Warner Bros. Not only did Discovery turn a corner to post a quarterly streaming profit on Friday, but its CEO David Zaslav told analysts on an earnings conference call that he’s also excited about the improving outlook for the Hollywood giant’s venerable studio.
Zaslav reviewed Warner Bros. and touting its 100th anniversary this year, highlighting that “this studio has historically been the industry’s crown jewel, and we’re working hard to rebuild it to its former glory.” He praised “a meaningful creative momentum, with more and more of the industry’s most talented storytellers choosing to work with us.”
“After a very challenging year at the box office,” Zaslav praised such upcoming film releases as Dune: part two, Barbie, Blue Beetle And The flash. And he said, “We’re committed to not only expanding the size of our movie lineup next year, but more importantly, we’re committed to making great, high-quality movies that make an impact.” He reiterated his earlier comment that “it’s not about how much, it’s about how well.”

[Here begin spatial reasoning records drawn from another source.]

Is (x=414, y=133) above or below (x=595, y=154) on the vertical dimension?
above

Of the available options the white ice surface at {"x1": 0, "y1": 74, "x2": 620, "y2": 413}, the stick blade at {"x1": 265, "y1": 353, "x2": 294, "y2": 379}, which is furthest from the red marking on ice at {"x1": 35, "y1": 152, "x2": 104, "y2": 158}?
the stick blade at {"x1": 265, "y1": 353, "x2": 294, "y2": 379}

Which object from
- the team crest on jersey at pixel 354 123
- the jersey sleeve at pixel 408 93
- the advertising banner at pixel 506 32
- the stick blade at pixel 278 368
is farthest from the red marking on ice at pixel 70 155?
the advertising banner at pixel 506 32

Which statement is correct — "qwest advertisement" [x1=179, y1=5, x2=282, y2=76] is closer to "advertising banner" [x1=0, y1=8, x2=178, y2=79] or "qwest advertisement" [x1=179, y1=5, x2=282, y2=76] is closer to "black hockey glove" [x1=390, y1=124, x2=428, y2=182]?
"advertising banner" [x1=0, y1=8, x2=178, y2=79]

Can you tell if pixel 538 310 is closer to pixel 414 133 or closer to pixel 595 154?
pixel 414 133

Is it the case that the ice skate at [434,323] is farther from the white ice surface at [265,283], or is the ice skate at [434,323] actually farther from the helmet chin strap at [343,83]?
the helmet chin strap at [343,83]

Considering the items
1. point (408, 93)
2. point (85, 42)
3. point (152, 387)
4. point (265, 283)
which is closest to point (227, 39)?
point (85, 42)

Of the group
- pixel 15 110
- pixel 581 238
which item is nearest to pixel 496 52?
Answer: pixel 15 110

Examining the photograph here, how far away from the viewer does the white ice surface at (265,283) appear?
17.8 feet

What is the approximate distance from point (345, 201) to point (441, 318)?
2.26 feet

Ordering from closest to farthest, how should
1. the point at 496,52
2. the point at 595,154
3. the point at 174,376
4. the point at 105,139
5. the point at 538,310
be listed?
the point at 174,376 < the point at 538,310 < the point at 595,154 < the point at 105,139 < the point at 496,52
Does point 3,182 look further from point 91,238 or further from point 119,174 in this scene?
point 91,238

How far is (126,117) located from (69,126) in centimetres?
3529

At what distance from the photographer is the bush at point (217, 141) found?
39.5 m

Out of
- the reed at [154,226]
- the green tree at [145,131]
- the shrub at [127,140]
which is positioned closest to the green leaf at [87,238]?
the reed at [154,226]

Warner Bros. had “two of the worst years,” but management is optimistic about rebuilding the studio, Zaslav said later on the call. “We’ve had James Gunn and Peter (Safran) working really hard on DC, which is going to be a very big growth engine for this company. We are very optimistic about DC. The Superman script initial draft is done. Gunn is on a mission from God. It is a very good time to prove to DC what we have and how strong it is globally for long-term sustainable growth.”
The CEO of WBD continued, “We have more movies that are better; we have worked hard to repair and improve and invest in them. We said not a movie before its time. And with Barbie And Flash we have two really good movies. I think the slate that comes now will make a big difference. We have lost a lot of money in the film industry and making that turnaround is important.”
Zaslav also said his team is focused on “reinvigorating our feature animation business,” citing the recent hiring of former DreamWorks Animation chief executive Bill Damaschke who is “hard at work (with the studio’s leadership) to develop a new slate.”